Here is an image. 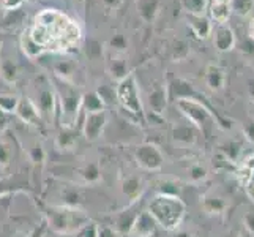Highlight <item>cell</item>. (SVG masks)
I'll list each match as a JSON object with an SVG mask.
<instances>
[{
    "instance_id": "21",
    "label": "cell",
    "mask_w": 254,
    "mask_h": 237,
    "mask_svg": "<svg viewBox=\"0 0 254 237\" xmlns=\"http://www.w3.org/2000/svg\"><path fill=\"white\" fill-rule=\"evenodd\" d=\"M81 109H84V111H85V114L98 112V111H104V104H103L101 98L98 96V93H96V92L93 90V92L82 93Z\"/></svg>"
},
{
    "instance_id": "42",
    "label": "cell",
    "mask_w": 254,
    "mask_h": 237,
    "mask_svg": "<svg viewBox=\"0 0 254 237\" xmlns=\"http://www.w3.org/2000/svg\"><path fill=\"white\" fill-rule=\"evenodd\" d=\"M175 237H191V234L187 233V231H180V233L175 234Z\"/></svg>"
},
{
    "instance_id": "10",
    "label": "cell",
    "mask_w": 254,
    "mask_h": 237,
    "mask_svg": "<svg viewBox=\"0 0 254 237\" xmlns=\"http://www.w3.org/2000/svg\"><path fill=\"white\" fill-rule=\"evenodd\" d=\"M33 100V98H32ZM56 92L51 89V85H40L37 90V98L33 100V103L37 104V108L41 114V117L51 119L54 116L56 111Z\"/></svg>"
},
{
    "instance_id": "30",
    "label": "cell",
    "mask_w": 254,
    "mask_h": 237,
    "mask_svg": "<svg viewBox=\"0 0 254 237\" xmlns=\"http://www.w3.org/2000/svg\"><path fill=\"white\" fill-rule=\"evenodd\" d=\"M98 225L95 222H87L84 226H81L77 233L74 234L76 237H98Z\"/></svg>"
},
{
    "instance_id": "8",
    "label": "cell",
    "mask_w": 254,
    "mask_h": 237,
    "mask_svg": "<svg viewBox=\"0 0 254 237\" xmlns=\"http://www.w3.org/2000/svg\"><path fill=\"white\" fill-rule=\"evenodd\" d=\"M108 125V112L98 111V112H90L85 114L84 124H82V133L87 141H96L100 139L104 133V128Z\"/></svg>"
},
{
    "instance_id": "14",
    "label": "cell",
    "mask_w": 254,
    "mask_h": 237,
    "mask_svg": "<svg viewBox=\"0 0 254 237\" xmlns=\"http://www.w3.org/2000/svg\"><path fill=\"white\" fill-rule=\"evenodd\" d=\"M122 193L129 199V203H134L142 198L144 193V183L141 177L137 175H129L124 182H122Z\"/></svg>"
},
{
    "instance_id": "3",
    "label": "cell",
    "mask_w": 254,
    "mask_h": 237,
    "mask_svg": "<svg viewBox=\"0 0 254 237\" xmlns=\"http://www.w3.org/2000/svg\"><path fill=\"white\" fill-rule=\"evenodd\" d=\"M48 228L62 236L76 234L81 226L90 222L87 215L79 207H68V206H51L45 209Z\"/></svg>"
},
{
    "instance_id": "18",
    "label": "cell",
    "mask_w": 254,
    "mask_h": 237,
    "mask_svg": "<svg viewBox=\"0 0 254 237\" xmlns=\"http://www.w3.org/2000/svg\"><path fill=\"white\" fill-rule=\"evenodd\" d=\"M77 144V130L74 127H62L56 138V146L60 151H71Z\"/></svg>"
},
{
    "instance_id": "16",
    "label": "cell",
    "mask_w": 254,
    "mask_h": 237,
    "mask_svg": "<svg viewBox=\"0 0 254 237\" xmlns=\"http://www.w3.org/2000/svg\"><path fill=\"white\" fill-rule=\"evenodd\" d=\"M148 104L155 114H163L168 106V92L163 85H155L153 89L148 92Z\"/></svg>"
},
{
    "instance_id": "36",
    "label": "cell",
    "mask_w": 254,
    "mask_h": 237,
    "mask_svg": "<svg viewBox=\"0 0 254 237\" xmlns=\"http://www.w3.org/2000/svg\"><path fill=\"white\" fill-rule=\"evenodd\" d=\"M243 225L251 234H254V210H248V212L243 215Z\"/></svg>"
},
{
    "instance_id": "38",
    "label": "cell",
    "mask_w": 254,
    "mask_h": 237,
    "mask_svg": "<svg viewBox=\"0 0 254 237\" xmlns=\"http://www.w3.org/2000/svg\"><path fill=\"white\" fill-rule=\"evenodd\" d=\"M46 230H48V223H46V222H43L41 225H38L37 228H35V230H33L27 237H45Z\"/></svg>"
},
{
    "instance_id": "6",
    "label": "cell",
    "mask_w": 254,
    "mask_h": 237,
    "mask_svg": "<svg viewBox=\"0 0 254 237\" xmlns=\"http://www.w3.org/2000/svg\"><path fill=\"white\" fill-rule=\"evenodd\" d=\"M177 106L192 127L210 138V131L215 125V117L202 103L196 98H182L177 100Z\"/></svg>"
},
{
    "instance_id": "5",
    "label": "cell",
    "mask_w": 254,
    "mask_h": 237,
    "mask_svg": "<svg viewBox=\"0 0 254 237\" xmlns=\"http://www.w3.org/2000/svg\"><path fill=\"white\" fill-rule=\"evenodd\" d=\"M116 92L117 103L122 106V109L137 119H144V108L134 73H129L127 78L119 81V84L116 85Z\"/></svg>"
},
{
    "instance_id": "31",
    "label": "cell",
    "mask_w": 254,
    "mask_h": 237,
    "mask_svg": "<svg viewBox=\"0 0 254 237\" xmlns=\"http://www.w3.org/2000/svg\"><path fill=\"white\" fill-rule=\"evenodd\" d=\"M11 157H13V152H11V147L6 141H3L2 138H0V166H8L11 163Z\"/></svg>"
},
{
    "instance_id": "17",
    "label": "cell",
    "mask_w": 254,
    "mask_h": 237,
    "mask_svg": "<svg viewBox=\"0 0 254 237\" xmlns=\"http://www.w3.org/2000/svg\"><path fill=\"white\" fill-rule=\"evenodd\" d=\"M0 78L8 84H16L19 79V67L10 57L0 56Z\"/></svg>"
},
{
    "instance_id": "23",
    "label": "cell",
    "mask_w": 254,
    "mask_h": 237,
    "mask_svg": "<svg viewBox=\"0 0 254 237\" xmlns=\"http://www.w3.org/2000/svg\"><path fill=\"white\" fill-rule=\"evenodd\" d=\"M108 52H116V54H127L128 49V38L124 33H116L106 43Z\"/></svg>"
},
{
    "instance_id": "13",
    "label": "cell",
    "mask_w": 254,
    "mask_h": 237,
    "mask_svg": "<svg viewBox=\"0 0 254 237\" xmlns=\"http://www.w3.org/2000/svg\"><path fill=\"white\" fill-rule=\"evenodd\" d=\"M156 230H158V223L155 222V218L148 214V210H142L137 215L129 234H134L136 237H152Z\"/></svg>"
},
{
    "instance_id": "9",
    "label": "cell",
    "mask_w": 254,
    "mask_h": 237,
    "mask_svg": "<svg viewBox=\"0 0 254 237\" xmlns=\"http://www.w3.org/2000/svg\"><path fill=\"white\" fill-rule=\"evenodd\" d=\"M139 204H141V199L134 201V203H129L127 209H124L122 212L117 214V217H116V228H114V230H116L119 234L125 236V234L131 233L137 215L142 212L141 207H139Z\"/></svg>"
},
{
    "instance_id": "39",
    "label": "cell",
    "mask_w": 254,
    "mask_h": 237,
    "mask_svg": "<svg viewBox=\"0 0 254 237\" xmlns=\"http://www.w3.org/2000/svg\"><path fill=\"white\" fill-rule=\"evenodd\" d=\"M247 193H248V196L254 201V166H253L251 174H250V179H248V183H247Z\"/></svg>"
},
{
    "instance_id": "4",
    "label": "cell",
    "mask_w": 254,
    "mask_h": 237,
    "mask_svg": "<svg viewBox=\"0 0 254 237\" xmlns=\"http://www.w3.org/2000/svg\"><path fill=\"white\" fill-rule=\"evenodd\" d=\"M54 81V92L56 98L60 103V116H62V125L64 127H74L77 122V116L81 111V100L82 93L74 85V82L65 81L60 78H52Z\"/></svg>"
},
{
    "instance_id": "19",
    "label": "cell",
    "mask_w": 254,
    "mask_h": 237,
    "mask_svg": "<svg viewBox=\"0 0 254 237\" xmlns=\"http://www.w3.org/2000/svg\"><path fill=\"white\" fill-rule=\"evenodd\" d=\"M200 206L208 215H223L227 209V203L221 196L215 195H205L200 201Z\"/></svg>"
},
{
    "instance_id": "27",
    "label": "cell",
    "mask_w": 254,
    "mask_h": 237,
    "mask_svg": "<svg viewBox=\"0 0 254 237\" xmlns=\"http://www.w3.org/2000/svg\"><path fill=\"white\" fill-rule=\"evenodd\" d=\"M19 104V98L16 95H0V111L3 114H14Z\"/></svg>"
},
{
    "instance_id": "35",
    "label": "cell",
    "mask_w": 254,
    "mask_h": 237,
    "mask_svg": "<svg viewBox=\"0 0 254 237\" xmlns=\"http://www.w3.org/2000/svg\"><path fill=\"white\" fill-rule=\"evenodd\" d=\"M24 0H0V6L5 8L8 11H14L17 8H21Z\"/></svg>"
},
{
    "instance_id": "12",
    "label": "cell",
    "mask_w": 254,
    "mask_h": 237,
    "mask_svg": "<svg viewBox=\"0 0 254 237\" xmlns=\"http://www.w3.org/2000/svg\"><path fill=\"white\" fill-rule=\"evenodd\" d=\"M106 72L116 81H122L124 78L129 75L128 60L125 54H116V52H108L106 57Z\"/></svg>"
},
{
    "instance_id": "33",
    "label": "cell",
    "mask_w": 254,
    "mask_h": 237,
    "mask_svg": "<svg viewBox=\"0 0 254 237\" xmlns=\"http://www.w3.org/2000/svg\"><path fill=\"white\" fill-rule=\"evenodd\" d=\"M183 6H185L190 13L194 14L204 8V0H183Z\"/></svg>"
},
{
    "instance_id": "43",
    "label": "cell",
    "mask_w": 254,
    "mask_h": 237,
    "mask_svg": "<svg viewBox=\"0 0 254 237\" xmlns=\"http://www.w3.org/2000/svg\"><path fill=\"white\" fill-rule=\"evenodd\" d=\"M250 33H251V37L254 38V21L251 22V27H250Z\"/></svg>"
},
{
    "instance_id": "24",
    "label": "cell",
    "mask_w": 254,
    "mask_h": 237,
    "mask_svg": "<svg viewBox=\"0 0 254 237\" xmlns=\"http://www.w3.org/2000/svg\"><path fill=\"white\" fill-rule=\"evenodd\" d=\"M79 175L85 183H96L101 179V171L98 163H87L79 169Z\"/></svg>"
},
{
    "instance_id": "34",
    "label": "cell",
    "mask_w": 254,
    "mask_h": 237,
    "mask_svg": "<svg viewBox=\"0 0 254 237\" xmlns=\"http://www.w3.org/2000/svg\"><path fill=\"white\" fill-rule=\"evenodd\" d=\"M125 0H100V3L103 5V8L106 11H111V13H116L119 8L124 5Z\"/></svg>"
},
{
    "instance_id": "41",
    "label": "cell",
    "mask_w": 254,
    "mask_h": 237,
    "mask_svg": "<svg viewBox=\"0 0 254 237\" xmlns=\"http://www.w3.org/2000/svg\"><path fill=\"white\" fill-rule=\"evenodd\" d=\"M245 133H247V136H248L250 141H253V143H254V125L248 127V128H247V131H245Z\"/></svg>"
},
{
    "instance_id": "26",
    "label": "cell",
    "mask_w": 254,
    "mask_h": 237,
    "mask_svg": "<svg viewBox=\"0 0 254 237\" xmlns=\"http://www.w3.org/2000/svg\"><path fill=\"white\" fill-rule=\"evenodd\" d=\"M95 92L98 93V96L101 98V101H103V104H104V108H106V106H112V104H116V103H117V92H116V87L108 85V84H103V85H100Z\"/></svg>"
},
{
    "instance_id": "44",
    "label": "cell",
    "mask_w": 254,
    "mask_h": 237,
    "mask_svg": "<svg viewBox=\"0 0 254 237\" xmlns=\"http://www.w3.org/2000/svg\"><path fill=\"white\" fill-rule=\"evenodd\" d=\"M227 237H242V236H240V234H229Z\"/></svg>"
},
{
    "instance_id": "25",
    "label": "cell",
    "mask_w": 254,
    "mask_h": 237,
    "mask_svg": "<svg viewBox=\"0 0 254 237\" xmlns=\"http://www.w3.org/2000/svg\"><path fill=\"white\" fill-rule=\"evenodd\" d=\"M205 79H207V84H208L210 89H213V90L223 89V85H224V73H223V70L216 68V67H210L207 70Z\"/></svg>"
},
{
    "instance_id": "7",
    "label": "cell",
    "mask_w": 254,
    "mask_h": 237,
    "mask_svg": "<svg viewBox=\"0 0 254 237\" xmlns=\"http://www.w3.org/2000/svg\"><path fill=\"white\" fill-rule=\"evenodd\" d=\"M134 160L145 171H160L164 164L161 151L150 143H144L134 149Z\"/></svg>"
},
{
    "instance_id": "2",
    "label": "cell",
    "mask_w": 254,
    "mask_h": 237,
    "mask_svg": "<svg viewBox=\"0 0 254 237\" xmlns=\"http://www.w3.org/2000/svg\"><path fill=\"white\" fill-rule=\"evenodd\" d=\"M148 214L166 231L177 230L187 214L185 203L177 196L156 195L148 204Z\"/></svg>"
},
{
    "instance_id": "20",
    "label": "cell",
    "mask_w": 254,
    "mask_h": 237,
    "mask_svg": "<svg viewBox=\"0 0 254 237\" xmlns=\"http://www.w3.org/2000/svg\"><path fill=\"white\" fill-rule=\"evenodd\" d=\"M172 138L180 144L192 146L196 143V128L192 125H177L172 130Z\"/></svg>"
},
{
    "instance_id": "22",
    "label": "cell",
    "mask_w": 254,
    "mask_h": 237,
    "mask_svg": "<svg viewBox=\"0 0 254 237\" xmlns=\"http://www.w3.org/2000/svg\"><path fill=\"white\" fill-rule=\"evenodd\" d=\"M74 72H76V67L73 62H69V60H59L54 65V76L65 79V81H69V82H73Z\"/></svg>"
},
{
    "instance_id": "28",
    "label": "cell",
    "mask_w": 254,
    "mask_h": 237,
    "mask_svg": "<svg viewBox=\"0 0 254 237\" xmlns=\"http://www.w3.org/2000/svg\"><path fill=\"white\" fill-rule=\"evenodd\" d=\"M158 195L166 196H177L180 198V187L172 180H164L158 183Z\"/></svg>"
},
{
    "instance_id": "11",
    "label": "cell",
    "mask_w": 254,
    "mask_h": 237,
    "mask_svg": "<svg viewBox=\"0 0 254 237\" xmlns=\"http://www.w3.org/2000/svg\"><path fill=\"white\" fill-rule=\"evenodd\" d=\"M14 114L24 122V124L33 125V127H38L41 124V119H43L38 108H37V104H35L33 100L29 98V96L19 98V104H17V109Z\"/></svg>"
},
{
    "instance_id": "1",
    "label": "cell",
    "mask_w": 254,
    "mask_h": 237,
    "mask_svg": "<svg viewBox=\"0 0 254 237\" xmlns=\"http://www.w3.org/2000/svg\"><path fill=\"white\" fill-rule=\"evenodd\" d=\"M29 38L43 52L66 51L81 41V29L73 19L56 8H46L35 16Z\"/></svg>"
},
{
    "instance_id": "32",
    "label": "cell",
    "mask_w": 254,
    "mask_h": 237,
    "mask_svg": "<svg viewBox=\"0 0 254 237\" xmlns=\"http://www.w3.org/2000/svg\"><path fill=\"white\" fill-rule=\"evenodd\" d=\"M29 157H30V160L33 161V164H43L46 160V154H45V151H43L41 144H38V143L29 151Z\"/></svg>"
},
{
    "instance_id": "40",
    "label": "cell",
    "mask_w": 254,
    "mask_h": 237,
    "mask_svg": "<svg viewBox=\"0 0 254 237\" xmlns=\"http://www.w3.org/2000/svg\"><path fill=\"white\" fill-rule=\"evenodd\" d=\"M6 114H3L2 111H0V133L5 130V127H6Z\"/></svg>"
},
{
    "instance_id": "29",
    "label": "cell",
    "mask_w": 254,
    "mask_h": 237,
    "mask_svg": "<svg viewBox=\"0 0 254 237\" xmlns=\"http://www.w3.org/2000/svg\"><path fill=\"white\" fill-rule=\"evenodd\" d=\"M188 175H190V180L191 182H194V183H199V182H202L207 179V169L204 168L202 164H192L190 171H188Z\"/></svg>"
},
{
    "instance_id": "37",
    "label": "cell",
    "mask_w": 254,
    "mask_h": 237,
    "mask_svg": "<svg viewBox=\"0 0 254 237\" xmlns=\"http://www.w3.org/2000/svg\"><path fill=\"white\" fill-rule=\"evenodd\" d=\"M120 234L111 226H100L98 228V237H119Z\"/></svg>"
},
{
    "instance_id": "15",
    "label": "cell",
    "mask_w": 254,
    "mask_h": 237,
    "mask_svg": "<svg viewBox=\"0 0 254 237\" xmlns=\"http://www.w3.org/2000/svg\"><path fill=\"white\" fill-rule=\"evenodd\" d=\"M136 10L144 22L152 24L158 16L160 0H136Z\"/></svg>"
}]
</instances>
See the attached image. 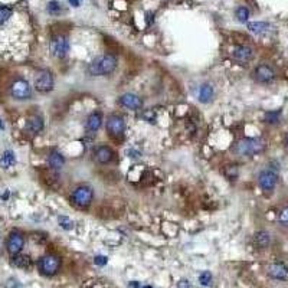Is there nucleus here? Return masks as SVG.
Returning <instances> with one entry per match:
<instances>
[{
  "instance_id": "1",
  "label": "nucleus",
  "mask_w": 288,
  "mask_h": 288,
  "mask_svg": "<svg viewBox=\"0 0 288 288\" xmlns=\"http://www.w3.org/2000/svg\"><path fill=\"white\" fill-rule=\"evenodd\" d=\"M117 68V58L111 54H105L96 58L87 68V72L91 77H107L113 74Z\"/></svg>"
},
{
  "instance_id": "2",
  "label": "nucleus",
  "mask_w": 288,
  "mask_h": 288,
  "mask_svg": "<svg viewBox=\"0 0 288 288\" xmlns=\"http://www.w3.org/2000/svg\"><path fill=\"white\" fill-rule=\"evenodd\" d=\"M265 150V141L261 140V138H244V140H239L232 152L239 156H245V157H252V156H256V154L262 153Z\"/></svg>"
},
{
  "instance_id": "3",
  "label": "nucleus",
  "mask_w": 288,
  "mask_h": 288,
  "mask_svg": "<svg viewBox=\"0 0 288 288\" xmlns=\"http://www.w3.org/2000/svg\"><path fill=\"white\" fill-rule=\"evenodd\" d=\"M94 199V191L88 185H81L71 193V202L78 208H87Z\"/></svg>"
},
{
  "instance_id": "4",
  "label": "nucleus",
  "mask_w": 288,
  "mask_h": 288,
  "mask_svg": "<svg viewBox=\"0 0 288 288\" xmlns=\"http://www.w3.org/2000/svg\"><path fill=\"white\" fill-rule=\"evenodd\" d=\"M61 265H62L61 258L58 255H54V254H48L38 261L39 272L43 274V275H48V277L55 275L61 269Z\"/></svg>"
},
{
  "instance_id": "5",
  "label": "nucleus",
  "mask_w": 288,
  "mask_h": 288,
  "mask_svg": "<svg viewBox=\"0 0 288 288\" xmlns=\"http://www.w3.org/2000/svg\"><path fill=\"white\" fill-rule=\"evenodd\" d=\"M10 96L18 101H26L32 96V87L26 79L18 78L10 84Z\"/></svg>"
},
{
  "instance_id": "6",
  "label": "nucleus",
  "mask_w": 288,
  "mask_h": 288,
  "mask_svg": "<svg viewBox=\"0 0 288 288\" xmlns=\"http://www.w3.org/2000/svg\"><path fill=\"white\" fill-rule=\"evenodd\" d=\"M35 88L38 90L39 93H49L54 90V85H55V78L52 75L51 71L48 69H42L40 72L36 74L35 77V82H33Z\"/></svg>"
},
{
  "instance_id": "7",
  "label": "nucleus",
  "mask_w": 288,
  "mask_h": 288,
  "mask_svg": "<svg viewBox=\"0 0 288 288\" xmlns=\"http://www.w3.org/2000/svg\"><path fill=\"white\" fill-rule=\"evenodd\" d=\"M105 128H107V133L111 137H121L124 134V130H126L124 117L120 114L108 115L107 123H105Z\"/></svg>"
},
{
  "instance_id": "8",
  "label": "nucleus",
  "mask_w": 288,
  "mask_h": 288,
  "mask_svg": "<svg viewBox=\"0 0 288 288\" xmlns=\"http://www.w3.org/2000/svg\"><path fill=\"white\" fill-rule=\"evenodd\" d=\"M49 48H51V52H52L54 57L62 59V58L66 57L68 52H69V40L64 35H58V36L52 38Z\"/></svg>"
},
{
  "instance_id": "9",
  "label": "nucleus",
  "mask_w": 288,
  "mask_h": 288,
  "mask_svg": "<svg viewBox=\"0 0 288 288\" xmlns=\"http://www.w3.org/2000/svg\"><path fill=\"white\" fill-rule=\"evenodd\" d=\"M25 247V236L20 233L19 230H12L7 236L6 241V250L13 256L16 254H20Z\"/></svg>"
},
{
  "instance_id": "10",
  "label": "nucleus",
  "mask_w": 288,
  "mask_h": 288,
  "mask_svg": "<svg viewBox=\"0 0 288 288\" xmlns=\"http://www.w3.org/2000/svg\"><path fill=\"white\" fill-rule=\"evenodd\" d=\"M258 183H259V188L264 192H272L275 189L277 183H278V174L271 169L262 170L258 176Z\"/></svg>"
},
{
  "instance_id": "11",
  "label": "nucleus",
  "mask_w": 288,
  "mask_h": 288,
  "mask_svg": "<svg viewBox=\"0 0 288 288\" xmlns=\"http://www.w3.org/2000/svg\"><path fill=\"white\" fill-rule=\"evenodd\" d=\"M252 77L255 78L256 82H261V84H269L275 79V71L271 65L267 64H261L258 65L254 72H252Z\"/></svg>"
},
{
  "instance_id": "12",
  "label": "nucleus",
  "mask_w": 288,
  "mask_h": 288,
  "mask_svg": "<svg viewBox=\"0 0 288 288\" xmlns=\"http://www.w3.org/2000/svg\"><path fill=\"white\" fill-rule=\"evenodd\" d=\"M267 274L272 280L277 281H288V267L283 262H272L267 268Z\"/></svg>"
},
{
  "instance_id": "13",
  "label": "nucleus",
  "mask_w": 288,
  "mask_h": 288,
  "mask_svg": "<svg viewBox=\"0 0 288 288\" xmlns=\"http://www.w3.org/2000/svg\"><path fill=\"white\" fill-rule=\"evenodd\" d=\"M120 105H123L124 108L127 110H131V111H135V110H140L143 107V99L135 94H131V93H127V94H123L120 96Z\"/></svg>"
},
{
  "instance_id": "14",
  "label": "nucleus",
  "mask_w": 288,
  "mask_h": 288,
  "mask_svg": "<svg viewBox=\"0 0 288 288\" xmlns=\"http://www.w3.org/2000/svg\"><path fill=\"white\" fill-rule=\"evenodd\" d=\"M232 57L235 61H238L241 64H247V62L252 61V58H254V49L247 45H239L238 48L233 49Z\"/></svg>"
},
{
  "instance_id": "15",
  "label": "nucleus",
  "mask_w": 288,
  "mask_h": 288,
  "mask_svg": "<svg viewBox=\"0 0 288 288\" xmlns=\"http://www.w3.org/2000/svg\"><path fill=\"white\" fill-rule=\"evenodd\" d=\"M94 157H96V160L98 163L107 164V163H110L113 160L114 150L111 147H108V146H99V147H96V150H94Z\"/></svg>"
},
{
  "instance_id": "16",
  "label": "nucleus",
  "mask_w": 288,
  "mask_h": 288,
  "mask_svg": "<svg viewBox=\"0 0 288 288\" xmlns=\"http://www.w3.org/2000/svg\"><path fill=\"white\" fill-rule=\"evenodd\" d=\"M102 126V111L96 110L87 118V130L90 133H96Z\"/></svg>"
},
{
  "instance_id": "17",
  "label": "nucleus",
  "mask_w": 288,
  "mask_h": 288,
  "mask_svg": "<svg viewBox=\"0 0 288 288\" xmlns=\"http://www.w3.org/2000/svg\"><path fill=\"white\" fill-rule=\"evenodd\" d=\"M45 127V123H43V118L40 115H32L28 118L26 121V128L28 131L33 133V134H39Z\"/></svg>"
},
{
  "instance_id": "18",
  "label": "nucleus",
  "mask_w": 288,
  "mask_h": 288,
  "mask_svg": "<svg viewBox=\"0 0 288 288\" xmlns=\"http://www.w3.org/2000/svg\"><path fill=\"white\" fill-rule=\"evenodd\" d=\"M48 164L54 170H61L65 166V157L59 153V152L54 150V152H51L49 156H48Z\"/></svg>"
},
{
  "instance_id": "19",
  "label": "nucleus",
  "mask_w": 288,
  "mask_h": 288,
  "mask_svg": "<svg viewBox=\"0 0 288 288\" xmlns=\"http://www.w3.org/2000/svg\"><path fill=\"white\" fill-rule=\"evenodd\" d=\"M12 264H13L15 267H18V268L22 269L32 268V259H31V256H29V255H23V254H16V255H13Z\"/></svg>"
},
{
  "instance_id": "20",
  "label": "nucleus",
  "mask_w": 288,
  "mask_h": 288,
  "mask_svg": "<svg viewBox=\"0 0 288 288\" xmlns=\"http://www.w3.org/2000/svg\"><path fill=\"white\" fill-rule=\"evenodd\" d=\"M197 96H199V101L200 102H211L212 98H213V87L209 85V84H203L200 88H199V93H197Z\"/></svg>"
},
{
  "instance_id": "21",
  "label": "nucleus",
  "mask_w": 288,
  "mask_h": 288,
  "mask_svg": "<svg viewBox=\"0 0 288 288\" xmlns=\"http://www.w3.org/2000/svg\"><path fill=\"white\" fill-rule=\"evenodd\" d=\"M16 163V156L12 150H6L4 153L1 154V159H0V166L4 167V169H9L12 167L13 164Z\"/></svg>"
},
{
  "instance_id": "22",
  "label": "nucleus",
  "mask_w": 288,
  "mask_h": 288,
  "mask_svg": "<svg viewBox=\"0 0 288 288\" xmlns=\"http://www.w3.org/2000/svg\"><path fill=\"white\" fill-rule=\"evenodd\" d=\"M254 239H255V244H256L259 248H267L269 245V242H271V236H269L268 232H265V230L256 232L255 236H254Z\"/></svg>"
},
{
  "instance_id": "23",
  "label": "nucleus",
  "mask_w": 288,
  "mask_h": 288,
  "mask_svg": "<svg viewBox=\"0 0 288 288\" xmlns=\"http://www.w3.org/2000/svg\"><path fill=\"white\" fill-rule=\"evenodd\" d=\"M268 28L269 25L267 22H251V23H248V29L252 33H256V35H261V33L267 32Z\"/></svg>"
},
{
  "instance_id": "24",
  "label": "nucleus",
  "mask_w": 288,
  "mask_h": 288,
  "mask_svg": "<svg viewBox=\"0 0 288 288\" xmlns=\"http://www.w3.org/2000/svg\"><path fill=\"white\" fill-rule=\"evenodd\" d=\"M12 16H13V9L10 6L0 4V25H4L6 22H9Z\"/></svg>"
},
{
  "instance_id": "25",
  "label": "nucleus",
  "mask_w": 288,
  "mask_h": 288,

━━━━

#### AIM OF THE EXERCISE
How many of the lines above contain the string "instances", matching case exactly? Give only the number.

#### ANSWER TO THE EXERCISE
4